Excerpt:
■ ■ ■

Grandma’s Caramel Corn

  • Author: Sally
  • Prep Time: 20 minutes
  • Cook Time: 1 hour
  • Total Time: 1 hour, 20 minutes
  • Yield: 10 cups
  • Category: Snacks
  • Method: Baking
  • Cuisine: American


Sweet and crunchy, this caramel corn is so easy to make at home. You’ll find yourself baking batch after addicting batch. It’s a great make-ahead recipe for a party or guests and can easily be doubled.


  • 10 cups (100g) air-popped popcorn*
  • 1 cup (200g) packed light brown sugar
  • 1/4 cup (80g) light corn syrup
  • 1/2 cup (115g) unsalted butter
  • 1/8 teaspoon cream of tartar*
  • 1/2 teaspoon salt
  • 1/2 teaspoon baking soda


  1. Preheat the oven to 200°F (93°C). Spread the popcorn out onto 2 large baking sheets. Set aside.
  2. Combine the sugar, corn syrup, butter, cream of tartar, and salt in a medium saucepan over a medium-high heat. Stir constantly and bring to a boil for about 5 minutes. Remove from the heat and quickly stir in the baking soda. Pour the caramel over the popcorn and stir gently until all the kernels are coated.
  3. Bake for 1 hour, stirring every 20 minutes. Allow to cool on the pan and break apart large clusters if desired. Cover the popcorn tightly once cooled.

■ ■ ■

Dataset records:
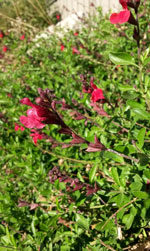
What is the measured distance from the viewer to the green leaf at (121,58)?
41.2 inches

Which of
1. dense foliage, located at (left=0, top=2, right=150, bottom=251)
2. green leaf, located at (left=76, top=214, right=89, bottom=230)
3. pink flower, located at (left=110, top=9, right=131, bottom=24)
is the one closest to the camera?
pink flower, located at (left=110, top=9, right=131, bottom=24)

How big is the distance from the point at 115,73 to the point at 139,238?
1.84 m

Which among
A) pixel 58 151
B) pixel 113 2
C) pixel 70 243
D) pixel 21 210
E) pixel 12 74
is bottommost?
pixel 21 210

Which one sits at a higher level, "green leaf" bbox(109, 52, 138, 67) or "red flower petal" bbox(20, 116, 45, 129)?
"green leaf" bbox(109, 52, 138, 67)

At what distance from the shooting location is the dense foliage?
1.16 meters

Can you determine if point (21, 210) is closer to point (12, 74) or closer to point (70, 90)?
point (70, 90)

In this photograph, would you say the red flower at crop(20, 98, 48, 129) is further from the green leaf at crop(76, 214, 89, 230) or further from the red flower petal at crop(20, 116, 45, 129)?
the green leaf at crop(76, 214, 89, 230)

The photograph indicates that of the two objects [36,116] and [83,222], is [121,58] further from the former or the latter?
[83,222]

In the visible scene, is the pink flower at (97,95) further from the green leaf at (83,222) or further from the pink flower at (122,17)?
the green leaf at (83,222)

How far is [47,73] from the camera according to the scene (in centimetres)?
367

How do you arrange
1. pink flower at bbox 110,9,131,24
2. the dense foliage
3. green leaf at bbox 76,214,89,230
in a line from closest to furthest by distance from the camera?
pink flower at bbox 110,9,131,24, the dense foliage, green leaf at bbox 76,214,89,230

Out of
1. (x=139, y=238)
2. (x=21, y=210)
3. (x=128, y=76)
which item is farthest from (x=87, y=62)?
(x=139, y=238)

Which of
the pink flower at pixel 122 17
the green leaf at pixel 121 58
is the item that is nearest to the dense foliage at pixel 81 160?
the green leaf at pixel 121 58

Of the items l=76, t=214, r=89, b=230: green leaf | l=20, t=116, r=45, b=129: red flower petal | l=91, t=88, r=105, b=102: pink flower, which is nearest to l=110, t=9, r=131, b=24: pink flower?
l=91, t=88, r=105, b=102: pink flower
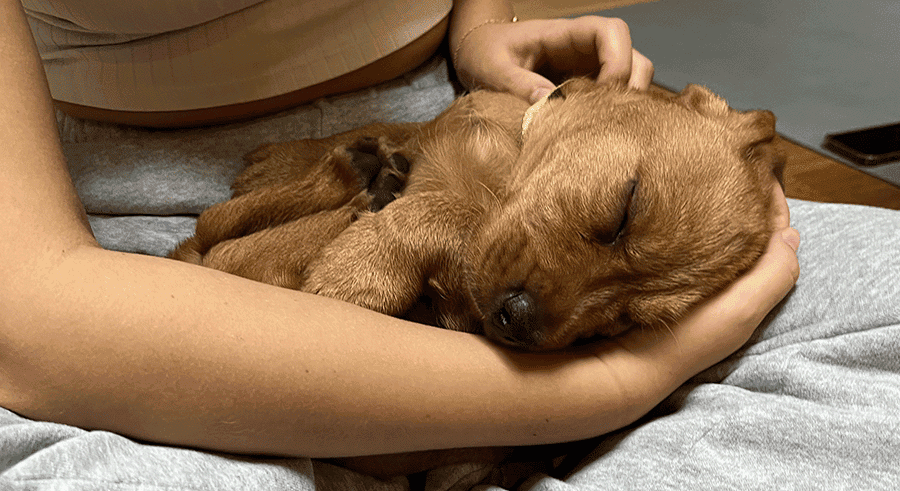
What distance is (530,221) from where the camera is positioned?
3.82 feet

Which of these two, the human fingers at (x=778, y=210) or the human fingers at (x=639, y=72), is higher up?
the human fingers at (x=639, y=72)

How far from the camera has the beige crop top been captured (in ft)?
4.55

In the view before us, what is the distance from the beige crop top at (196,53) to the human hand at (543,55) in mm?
372

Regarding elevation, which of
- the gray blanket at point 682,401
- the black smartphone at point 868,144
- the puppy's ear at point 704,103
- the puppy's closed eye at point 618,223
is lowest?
the black smartphone at point 868,144

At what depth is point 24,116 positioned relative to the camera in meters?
0.93

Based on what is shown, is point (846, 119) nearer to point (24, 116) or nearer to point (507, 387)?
point (507, 387)

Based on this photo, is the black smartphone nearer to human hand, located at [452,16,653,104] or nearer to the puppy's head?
human hand, located at [452,16,653,104]

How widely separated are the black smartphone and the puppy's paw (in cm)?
240

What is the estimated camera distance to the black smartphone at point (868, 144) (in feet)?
9.23

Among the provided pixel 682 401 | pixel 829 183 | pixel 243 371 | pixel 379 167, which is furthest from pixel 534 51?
pixel 829 183

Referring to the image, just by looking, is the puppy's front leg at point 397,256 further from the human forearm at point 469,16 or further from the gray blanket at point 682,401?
the human forearm at point 469,16

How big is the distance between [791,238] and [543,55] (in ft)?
2.68

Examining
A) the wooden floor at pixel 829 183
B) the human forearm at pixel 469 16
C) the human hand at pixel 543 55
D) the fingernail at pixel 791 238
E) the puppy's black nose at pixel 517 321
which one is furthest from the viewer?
the wooden floor at pixel 829 183

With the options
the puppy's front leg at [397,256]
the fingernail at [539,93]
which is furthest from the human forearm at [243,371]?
→ the fingernail at [539,93]
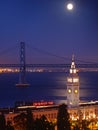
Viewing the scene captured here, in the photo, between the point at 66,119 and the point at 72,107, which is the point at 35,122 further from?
the point at 72,107

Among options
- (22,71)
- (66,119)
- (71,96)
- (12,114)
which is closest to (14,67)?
(22,71)

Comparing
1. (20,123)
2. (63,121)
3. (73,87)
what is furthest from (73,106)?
(20,123)

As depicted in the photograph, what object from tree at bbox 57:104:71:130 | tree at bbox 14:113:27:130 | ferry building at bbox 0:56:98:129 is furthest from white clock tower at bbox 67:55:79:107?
tree at bbox 14:113:27:130

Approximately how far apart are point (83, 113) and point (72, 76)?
4.71 ft

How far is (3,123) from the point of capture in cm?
1000

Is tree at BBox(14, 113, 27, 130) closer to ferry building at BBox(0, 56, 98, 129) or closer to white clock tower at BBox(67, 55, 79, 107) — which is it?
ferry building at BBox(0, 56, 98, 129)

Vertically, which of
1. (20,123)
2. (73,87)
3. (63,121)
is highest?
(73,87)

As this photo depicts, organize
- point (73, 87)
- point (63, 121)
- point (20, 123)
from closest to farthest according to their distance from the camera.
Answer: point (20, 123)
point (63, 121)
point (73, 87)

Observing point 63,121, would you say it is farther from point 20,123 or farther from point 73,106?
point 73,106

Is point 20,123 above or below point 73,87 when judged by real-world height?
below

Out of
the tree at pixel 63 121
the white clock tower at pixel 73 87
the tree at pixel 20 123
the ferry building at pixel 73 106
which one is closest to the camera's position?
the tree at pixel 20 123

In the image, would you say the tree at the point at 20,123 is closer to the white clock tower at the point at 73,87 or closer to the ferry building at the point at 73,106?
the ferry building at the point at 73,106

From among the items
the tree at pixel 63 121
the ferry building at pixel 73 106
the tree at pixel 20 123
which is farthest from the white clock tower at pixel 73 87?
the tree at pixel 20 123

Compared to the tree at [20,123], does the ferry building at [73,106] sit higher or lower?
higher
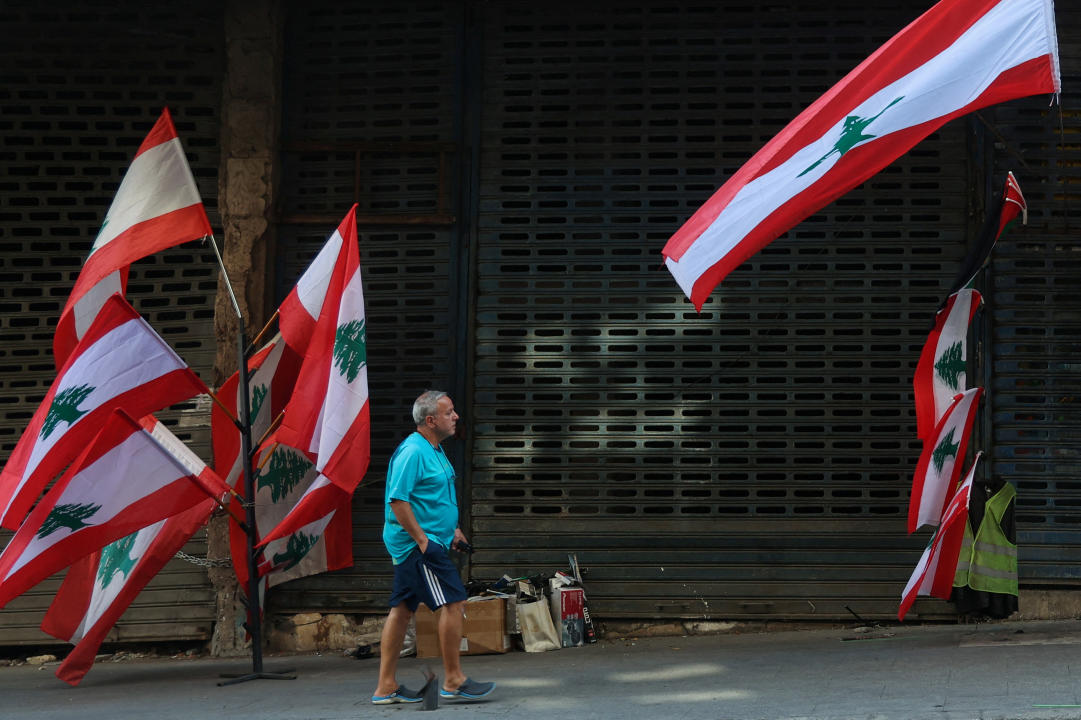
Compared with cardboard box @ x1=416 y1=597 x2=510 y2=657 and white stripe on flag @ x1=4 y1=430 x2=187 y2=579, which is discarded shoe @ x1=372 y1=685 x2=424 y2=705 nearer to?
cardboard box @ x1=416 y1=597 x2=510 y2=657

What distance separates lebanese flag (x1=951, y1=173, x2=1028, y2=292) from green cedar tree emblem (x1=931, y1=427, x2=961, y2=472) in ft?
3.17

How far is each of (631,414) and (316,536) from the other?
94.4 inches

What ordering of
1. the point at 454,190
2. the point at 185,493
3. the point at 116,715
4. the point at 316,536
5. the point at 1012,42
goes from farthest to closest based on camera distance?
the point at 454,190 < the point at 316,536 < the point at 185,493 < the point at 116,715 < the point at 1012,42

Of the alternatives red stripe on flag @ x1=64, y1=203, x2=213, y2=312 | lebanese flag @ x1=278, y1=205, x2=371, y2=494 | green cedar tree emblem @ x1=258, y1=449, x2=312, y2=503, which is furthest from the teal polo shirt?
red stripe on flag @ x1=64, y1=203, x2=213, y2=312

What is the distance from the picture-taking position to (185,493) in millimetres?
6879

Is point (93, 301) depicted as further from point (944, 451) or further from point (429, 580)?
point (944, 451)

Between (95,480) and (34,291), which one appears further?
(34,291)

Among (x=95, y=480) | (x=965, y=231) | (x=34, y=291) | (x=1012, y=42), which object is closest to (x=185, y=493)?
(x=95, y=480)

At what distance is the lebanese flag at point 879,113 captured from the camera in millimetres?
5547

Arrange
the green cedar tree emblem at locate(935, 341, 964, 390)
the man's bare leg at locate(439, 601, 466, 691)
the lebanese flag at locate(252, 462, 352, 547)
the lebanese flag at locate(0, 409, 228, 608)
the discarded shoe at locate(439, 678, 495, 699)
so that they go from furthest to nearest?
the green cedar tree emblem at locate(935, 341, 964, 390) → the lebanese flag at locate(252, 462, 352, 547) → the lebanese flag at locate(0, 409, 228, 608) → the discarded shoe at locate(439, 678, 495, 699) → the man's bare leg at locate(439, 601, 466, 691)

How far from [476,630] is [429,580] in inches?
77.6

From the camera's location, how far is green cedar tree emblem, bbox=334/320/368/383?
688 cm

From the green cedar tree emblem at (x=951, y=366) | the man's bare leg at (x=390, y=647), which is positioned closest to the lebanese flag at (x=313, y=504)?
the man's bare leg at (x=390, y=647)

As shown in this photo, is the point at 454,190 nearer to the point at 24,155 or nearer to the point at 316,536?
the point at 316,536
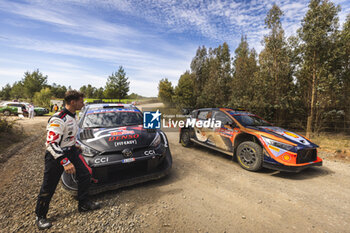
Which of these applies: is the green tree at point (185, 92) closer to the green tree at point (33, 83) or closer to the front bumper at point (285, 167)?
the front bumper at point (285, 167)

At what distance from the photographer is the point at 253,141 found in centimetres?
421

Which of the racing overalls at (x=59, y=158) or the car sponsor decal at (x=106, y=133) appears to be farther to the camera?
the car sponsor decal at (x=106, y=133)

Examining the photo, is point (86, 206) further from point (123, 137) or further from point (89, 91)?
point (89, 91)

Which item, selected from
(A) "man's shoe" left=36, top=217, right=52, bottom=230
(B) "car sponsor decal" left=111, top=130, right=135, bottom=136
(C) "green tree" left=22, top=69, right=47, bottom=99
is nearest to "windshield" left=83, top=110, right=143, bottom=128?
(B) "car sponsor decal" left=111, top=130, right=135, bottom=136

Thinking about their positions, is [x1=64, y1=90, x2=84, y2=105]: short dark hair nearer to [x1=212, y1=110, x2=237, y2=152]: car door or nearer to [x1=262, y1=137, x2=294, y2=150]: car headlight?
[x1=212, y1=110, x2=237, y2=152]: car door

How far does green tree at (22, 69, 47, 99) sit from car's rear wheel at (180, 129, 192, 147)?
50.8 metres

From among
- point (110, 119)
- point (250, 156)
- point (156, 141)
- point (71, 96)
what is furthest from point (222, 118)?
point (71, 96)

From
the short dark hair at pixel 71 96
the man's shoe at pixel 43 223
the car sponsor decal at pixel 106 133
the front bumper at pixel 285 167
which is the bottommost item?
the man's shoe at pixel 43 223

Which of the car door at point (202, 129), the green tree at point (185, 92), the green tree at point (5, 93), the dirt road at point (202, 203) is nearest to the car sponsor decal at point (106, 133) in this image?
the dirt road at point (202, 203)

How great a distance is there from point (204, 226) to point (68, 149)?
2.14 m

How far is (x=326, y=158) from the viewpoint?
5.29 meters

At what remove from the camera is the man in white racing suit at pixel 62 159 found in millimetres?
2002

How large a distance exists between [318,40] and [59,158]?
11465mm

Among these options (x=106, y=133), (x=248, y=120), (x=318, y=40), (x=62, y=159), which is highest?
(x=318, y=40)
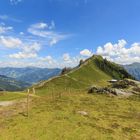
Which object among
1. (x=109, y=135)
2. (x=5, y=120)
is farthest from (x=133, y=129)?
(x=5, y=120)

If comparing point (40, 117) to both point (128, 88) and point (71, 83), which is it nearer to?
point (128, 88)

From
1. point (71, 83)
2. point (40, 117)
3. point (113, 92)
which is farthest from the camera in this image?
point (71, 83)

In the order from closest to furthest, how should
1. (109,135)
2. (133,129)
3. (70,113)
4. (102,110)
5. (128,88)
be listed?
(109,135)
(133,129)
(70,113)
(102,110)
(128,88)

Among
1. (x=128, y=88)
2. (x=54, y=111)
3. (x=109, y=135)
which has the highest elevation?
(x=128, y=88)

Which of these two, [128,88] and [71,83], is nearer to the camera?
[128,88]

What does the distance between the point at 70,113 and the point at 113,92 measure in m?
38.8

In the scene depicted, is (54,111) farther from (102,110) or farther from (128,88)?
(128,88)

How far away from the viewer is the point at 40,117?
45250 millimetres

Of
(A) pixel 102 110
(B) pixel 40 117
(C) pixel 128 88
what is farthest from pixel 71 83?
(B) pixel 40 117

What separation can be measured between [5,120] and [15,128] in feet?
18.0

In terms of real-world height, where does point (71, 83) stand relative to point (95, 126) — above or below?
above

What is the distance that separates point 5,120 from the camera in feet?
139

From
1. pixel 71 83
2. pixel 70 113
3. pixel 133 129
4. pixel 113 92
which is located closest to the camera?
pixel 133 129

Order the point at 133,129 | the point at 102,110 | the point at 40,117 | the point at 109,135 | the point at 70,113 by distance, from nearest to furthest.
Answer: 1. the point at 109,135
2. the point at 133,129
3. the point at 40,117
4. the point at 70,113
5. the point at 102,110
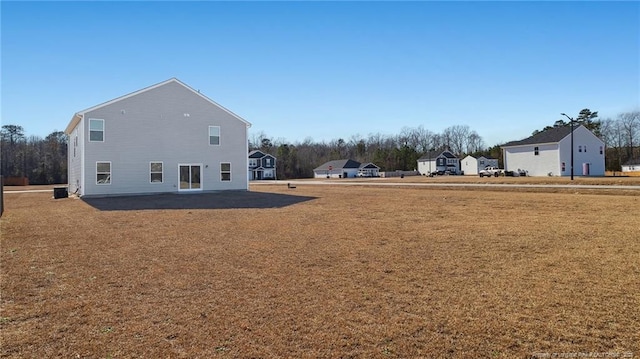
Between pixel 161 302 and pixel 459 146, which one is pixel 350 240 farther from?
pixel 459 146

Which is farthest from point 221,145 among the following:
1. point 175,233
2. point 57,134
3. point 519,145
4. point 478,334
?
point 57,134

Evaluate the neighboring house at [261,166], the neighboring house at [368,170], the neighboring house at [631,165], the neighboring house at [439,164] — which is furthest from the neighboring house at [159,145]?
the neighboring house at [631,165]

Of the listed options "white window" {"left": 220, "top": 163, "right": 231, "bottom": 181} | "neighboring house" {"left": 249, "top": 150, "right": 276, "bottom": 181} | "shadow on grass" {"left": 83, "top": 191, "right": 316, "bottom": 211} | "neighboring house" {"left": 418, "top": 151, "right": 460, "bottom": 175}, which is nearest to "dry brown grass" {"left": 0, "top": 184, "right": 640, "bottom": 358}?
"shadow on grass" {"left": 83, "top": 191, "right": 316, "bottom": 211}

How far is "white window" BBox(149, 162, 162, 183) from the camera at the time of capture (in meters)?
25.7

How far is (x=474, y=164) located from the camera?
81312mm

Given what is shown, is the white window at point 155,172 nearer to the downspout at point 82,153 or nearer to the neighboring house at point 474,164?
the downspout at point 82,153

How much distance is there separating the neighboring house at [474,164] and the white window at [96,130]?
71910 millimetres

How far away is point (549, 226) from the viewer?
10867 mm

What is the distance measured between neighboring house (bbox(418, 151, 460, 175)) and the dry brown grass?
249 ft

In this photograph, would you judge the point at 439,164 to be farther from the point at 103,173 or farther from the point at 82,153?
the point at 82,153

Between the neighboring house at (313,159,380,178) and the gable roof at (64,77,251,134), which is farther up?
the gable roof at (64,77,251,134)

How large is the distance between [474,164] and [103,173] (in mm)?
72586

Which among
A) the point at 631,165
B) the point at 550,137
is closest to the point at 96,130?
the point at 550,137

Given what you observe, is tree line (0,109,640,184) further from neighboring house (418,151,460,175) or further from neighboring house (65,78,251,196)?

■ ■ ■

Answer these about the caramel corn recipe, one a line:
1. How much caramel corn does the recipe make?
2. What temperature is the oven set to?
3. How often is the popcorn stirred while it bakes?

1. 10 cups
2. 200°F (93°C)
3. Every 20 minutes